▶ _Lista de tarefas_:
A) Responda, com base no texto sobre Santana Lopes, às seguintes perguntas:
(i) Quanto tempo durou o mandato de Pedro Santana Lopes como primeiro-ministro?
(ii) Em que data terá Durão Barroso proposto pela primeira vez a Santana Lopes que o substituísse?
(iii) Onde jantaram Durão e Santana dois dias depois dessa primeira conversa?
B) Reproduza fielmente o trecho do texto sobre Santana Lopes entre "Faz esta quinta-feira" e "voto nas urnas.", ambos incluídos.

“Vamos ver… nem quero pensar nisso”. Terá sido assim que Pedro Santana Lopes reagiu quando Durão Barroso lhe pediu pela primeira vez que o substituísse na chefia do Governo no verão de 2004. Barroso tinha sido sondado para o cargo de presidente da Comissão Europeia e queria assegurar que a transição era feita sem eleições legislativas antecipadas.
Faz esta quinta-feira dez anos que Pedro Santana Lopes tomou posse como primeiro-ministro sem ter ido a eleições e o seu mandato foi um dos mais curtos da história: apenas cinco meses. Foi a única vez nos últimos 30 anos que isso aconteceu e não há quem pense que possa haver de novo um chefe de Governo sem a legitimidade do voto nas urnas.
A primeira vez que Durão Barroso propôs a Santana Lopes que o substituísse no cargo de primeiro-ministro terá sido na noite das eleições europeias, a 13 de junho de 2004, ou seja, cerca de um mês antes da tomada de posse.
No livro escrito pelo próprio Santana, Perceções e realidade – 2004, conta-se que essa foi a primeira conversa numa sala da sede de campanha da coligação PSD-CDS no Campo Pequeno. “Foi naquela pequena sala que, no meio de outros assuntos, Durão Barroso me disse que havia entre os parceiros europeus quem estivesse a sugerir o seu nome para substituir Romano Prodi na presidência da Comissão Europeia. (…) Precisava saber se eu estaria disposto a substituí-lo como presidente do partido e como primeiro-ministro”, conta. “Disse a Durão: ‘Vamos ver… nem quero pensar nisso’. Ao que me respondeu: ‘Mas vai pensando'”.
Santana diz que a sua reação foi de “espanto absoluto”. Combinaram “segredo total” sobre o assunto. Daí a dois dias, Durão chamava Santana para jantar em S. Bento e a conversa foi de novo o rumo a Bruxelas. Santana diz que o aconselhou a aceitar o cargo “por Portugal”.

▶ _Informação fornecida_:
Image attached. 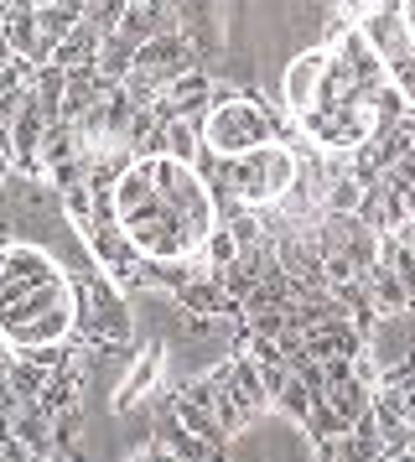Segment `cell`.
I'll return each mask as SVG.
<instances>
[{"label": "cell", "mask_w": 415, "mask_h": 462, "mask_svg": "<svg viewBox=\"0 0 415 462\" xmlns=\"http://www.w3.org/2000/svg\"><path fill=\"white\" fill-rule=\"evenodd\" d=\"M11 58H16V52H11V47H5V37H0V68L11 63Z\"/></svg>", "instance_id": "obj_31"}, {"label": "cell", "mask_w": 415, "mask_h": 462, "mask_svg": "<svg viewBox=\"0 0 415 462\" xmlns=\"http://www.w3.org/2000/svg\"><path fill=\"white\" fill-rule=\"evenodd\" d=\"M400 16H405V26H410V37H415V0H400Z\"/></svg>", "instance_id": "obj_26"}, {"label": "cell", "mask_w": 415, "mask_h": 462, "mask_svg": "<svg viewBox=\"0 0 415 462\" xmlns=\"http://www.w3.org/2000/svg\"><path fill=\"white\" fill-rule=\"evenodd\" d=\"M374 420H379V441H384V457H400V452H410L415 441V426L400 411H390V405H379L374 400Z\"/></svg>", "instance_id": "obj_19"}, {"label": "cell", "mask_w": 415, "mask_h": 462, "mask_svg": "<svg viewBox=\"0 0 415 462\" xmlns=\"http://www.w3.org/2000/svg\"><path fill=\"white\" fill-rule=\"evenodd\" d=\"M32 79H37V63H26V58H11V63L0 68V120H5V125L21 115Z\"/></svg>", "instance_id": "obj_16"}, {"label": "cell", "mask_w": 415, "mask_h": 462, "mask_svg": "<svg viewBox=\"0 0 415 462\" xmlns=\"http://www.w3.org/2000/svg\"><path fill=\"white\" fill-rule=\"evenodd\" d=\"M311 405H317V395H311L301 379L290 374L281 390H275V400H270V411H281V416H290V426H307V416H311Z\"/></svg>", "instance_id": "obj_20"}, {"label": "cell", "mask_w": 415, "mask_h": 462, "mask_svg": "<svg viewBox=\"0 0 415 462\" xmlns=\"http://www.w3.org/2000/svg\"><path fill=\"white\" fill-rule=\"evenodd\" d=\"M161 369H166V348L161 343H145L141 354L130 358V369H124V379L115 384V416H124V411H135L145 395H156V384H161Z\"/></svg>", "instance_id": "obj_9"}, {"label": "cell", "mask_w": 415, "mask_h": 462, "mask_svg": "<svg viewBox=\"0 0 415 462\" xmlns=\"http://www.w3.org/2000/svg\"><path fill=\"white\" fill-rule=\"evenodd\" d=\"M68 286H73V337L68 343H83V348H124L130 333H135V317H130V301L109 275L88 260L83 271H68Z\"/></svg>", "instance_id": "obj_1"}, {"label": "cell", "mask_w": 415, "mask_h": 462, "mask_svg": "<svg viewBox=\"0 0 415 462\" xmlns=\"http://www.w3.org/2000/svg\"><path fill=\"white\" fill-rule=\"evenodd\" d=\"M5 369H11V343L0 337V395H5Z\"/></svg>", "instance_id": "obj_25"}, {"label": "cell", "mask_w": 415, "mask_h": 462, "mask_svg": "<svg viewBox=\"0 0 415 462\" xmlns=\"http://www.w3.org/2000/svg\"><path fill=\"white\" fill-rule=\"evenodd\" d=\"M161 125H166V156L198 167V156H203V120H161Z\"/></svg>", "instance_id": "obj_17"}, {"label": "cell", "mask_w": 415, "mask_h": 462, "mask_svg": "<svg viewBox=\"0 0 415 462\" xmlns=\"http://www.w3.org/2000/svg\"><path fill=\"white\" fill-rule=\"evenodd\" d=\"M130 239H135V250L145 254V260H187V254H198V245H192V234L182 229V218L166 208L161 198L151 203V208L130 213L120 224Z\"/></svg>", "instance_id": "obj_3"}, {"label": "cell", "mask_w": 415, "mask_h": 462, "mask_svg": "<svg viewBox=\"0 0 415 462\" xmlns=\"http://www.w3.org/2000/svg\"><path fill=\"white\" fill-rule=\"evenodd\" d=\"M332 58L353 73V84H358V94H364V99H374L379 88L390 84V68H384V58L369 47V37H364L358 26H348V32L332 42Z\"/></svg>", "instance_id": "obj_7"}, {"label": "cell", "mask_w": 415, "mask_h": 462, "mask_svg": "<svg viewBox=\"0 0 415 462\" xmlns=\"http://www.w3.org/2000/svg\"><path fill=\"white\" fill-rule=\"evenodd\" d=\"M83 151H94V146H88V141L78 135V125H73V120H52V125L42 130L37 162H42V171H52V167H62V162L83 156Z\"/></svg>", "instance_id": "obj_14"}, {"label": "cell", "mask_w": 415, "mask_h": 462, "mask_svg": "<svg viewBox=\"0 0 415 462\" xmlns=\"http://www.w3.org/2000/svg\"><path fill=\"white\" fill-rule=\"evenodd\" d=\"M327 47H307V52H296L281 73V99H286V115L290 120H301L307 109H317V88H322V68H327Z\"/></svg>", "instance_id": "obj_5"}, {"label": "cell", "mask_w": 415, "mask_h": 462, "mask_svg": "<svg viewBox=\"0 0 415 462\" xmlns=\"http://www.w3.org/2000/svg\"><path fill=\"white\" fill-rule=\"evenodd\" d=\"M166 411H171V416L182 420L187 431H192V437H203V441H213V447H224V426H218V416H213V405H203V400H192L182 390V384H177V390H171V395H166Z\"/></svg>", "instance_id": "obj_12"}, {"label": "cell", "mask_w": 415, "mask_h": 462, "mask_svg": "<svg viewBox=\"0 0 415 462\" xmlns=\"http://www.w3.org/2000/svg\"><path fill=\"white\" fill-rule=\"evenodd\" d=\"M156 167V192H161V203L177 218H182V229L192 234V245L203 250V239L218 229V208H213V188H208L198 167H187V162H171V156H156L151 162Z\"/></svg>", "instance_id": "obj_2"}, {"label": "cell", "mask_w": 415, "mask_h": 462, "mask_svg": "<svg viewBox=\"0 0 415 462\" xmlns=\"http://www.w3.org/2000/svg\"><path fill=\"white\" fill-rule=\"evenodd\" d=\"M130 462H177V457H171V452H166L161 441L151 437V441H145V447H141V452H135V457H130Z\"/></svg>", "instance_id": "obj_24"}, {"label": "cell", "mask_w": 415, "mask_h": 462, "mask_svg": "<svg viewBox=\"0 0 415 462\" xmlns=\"http://www.w3.org/2000/svg\"><path fill=\"white\" fill-rule=\"evenodd\" d=\"M177 301V312H192V317H208V322H228V328H239L244 322V307L234 301V296L224 291V281L213 271H203V275H192L182 291L171 296Z\"/></svg>", "instance_id": "obj_6"}, {"label": "cell", "mask_w": 415, "mask_h": 462, "mask_svg": "<svg viewBox=\"0 0 415 462\" xmlns=\"http://www.w3.org/2000/svg\"><path fill=\"white\" fill-rule=\"evenodd\" d=\"M364 182L353 177L348 167L337 171V177H327V192H322V213H337V218H353L358 213V203H364Z\"/></svg>", "instance_id": "obj_18"}, {"label": "cell", "mask_w": 415, "mask_h": 462, "mask_svg": "<svg viewBox=\"0 0 415 462\" xmlns=\"http://www.w3.org/2000/svg\"><path fill=\"white\" fill-rule=\"evenodd\" d=\"M11 5H26V11H42V5H52V0H11Z\"/></svg>", "instance_id": "obj_29"}, {"label": "cell", "mask_w": 415, "mask_h": 462, "mask_svg": "<svg viewBox=\"0 0 415 462\" xmlns=\"http://www.w3.org/2000/svg\"><path fill=\"white\" fill-rule=\"evenodd\" d=\"M5 420H11V437L26 441L32 452H47L52 457V447H58V431H52V416L42 411L37 400H26V405H11L5 411Z\"/></svg>", "instance_id": "obj_11"}, {"label": "cell", "mask_w": 415, "mask_h": 462, "mask_svg": "<svg viewBox=\"0 0 415 462\" xmlns=\"http://www.w3.org/2000/svg\"><path fill=\"white\" fill-rule=\"evenodd\" d=\"M390 462H415V452H400V457H390Z\"/></svg>", "instance_id": "obj_33"}, {"label": "cell", "mask_w": 415, "mask_h": 462, "mask_svg": "<svg viewBox=\"0 0 415 462\" xmlns=\"http://www.w3.org/2000/svg\"><path fill=\"white\" fill-rule=\"evenodd\" d=\"M124 11H130V0H83V22L99 26L104 37H109V32L124 22Z\"/></svg>", "instance_id": "obj_22"}, {"label": "cell", "mask_w": 415, "mask_h": 462, "mask_svg": "<svg viewBox=\"0 0 415 462\" xmlns=\"http://www.w3.org/2000/svg\"><path fill=\"white\" fill-rule=\"evenodd\" d=\"M390 84L400 88V94H405V99H415V47L410 52H400V58H390Z\"/></svg>", "instance_id": "obj_23"}, {"label": "cell", "mask_w": 415, "mask_h": 462, "mask_svg": "<svg viewBox=\"0 0 415 462\" xmlns=\"http://www.w3.org/2000/svg\"><path fill=\"white\" fill-rule=\"evenodd\" d=\"M99 47H104V32L78 16V26H73V32L58 42V52H52V68H62V73H73V68H94L99 63Z\"/></svg>", "instance_id": "obj_13"}, {"label": "cell", "mask_w": 415, "mask_h": 462, "mask_svg": "<svg viewBox=\"0 0 415 462\" xmlns=\"http://www.w3.org/2000/svg\"><path fill=\"white\" fill-rule=\"evenodd\" d=\"M32 462H58V457H47V452H37V457H32Z\"/></svg>", "instance_id": "obj_34"}, {"label": "cell", "mask_w": 415, "mask_h": 462, "mask_svg": "<svg viewBox=\"0 0 415 462\" xmlns=\"http://www.w3.org/2000/svg\"><path fill=\"white\" fill-rule=\"evenodd\" d=\"M405 208H410V213H415V188H410V192H405Z\"/></svg>", "instance_id": "obj_32"}, {"label": "cell", "mask_w": 415, "mask_h": 462, "mask_svg": "<svg viewBox=\"0 0 415 462\" xmlns=\"http://www.w3.org/2000/svg\"><path fill=\"white\" fill-rule=\"evenodd\" d=\"M0 37H5V47L16 52V58H26V63H52V52H47V42H42V22L37 11H26V5H5L0 11Z\"/></svg>", "instance_id": "obj_10"}, {"label": "cell", "mask_w": 415, "mask_h": 462, "mask_svg": "<svg viewBox=\"0 0 415 462\" xmlns=\"http://www.w3.org/2000/svg\"><path fill=\"white\" fill-rule=\"evenodd\" d=\"M11 151H16V146H11V125L0 120V156H11Z\"/></svg>", "instance_id": "obj_27"}, {"label": "cell", "mask_w": 415, "mask_h": 462, "mask_svg": "<svg viewBox=\"0 0 415 462\" xmlns=\"http://www.w3.org/2000/svg\"><path fill=\"white\" fill-rule=\"evenodd\" d=\"M11 182V156H0V188Z\"/></svg>", "instance_id": "obj_28"}, {"label": "cell", "mask_w": 415, "mask_h": 462, "mask_svg": "<svg viewBox=\"0 0 415 462\" xmlns=\"http://www.w3.org/2000/svg\"><path fill=\"white\" fill-rule=\"evenodd\" d=\"M83 239V250H88V260H94V265H99L104 275H109V281H115V286H130V275H135V265H141L145 254L135 250V239H130V234L120 229V224H94V229L88 234H78Z\"/></svg>", "instance_id": "obj_4"}, {"label": "cell", "mask_w": 415, "mask_h": 462, "mask_svg": "<svg viewBox=\"0 0 415 462\" xmlns=\"http://www.w3.org/2000/svg\"><path fill=\"white\" fill-rule=\"evenodd\" d=\"M203 462H234V457H228V447H218V452H208Z\"/></svg>", "instance_id": "obj_30"}, {"label": "cell", "mask_w": 415, "mask_h": 462, "mask_svg": "<svg viewBox=\"0 0 415 462\" xmlns=\"http://www.w3.org/2000/svg\"><path fill=\"white\" fill-rule=\"evenodd\" d=\"M198 260H203L208 271H224V265H234V260H239V239H234V234L224 229V224H218V229H213V234L203 239Z\"/></svg>", "instance_id": "obj_21"}, {"label": "cell", "mask_w": 415, "mask_h": 462, "mask_svg": "<svg viewBox=\"0 0 415 462\" xmlns=\"http://www.w3.org/2000/svg\"><path fill=\"white\" fill-rule=\"evenodd\" d=\"M358 32L369 37V47L379 52V58H384V63L415 47L410 26H405V16H400V0H374L369 11L358 16Z\"/></svg>", "instance_id": "obj_8"}, {"label": "cell", "mask_w": 415, "mask_h": 462, "mask_svg": "<svg viewBox=\"0 0 415 462\" xmlns=\"http://www.w3.org/2000/svg\"><path fill=\"white\" fill-rule=\"evenodd\" d=\"M364 286H369V296H374V307H379V317H405V312H415V301H410V291L400 286V275L379 260L374 271H364Z\"/></svg>", "instance_id": "obj_15"}]
</instances>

▶ _Soluções por tarefa_:
A)
(i) Apenas cinco meses.
(ii) A 13 de junho de 2004, na noite das eleições europeias.
(iii) Em S. Bento.

B)
Faz esta quinta-feira dez anos que Pedro Santana Lopes tomou posse como primeiro-ministro sem ter ido a eleições e o seu mandato foi um dos mais curtos da história: apenas cinco meses. Foi a única vez nos últimos 30 anos que isso aconteceu e não há quem pense que possa haver de novo um chefe de Governo sem a legitimidade do voto nas urnas.